◆ DIRECTIONS FOR THIS TASK:
Count the lines in the material below that contain the word "site" and give the number alone.

◆ MATERIAL SHOWN:
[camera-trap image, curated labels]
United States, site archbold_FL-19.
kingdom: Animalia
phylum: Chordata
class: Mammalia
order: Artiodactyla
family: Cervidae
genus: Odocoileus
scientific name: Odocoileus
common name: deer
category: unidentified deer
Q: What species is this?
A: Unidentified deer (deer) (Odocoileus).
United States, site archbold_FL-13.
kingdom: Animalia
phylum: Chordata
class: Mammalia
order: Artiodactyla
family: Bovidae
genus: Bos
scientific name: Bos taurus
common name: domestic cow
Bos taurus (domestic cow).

==

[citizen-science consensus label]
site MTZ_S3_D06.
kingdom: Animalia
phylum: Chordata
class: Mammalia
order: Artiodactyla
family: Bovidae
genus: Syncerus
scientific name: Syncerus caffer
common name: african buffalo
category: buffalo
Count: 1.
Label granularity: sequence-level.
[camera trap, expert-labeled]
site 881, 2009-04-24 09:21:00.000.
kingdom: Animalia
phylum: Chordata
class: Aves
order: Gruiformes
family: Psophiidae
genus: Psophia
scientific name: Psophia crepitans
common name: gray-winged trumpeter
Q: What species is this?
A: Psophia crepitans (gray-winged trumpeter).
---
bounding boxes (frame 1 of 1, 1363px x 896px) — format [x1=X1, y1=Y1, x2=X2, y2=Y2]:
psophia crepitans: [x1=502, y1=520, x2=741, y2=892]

◆ TASK RESPONSE:
4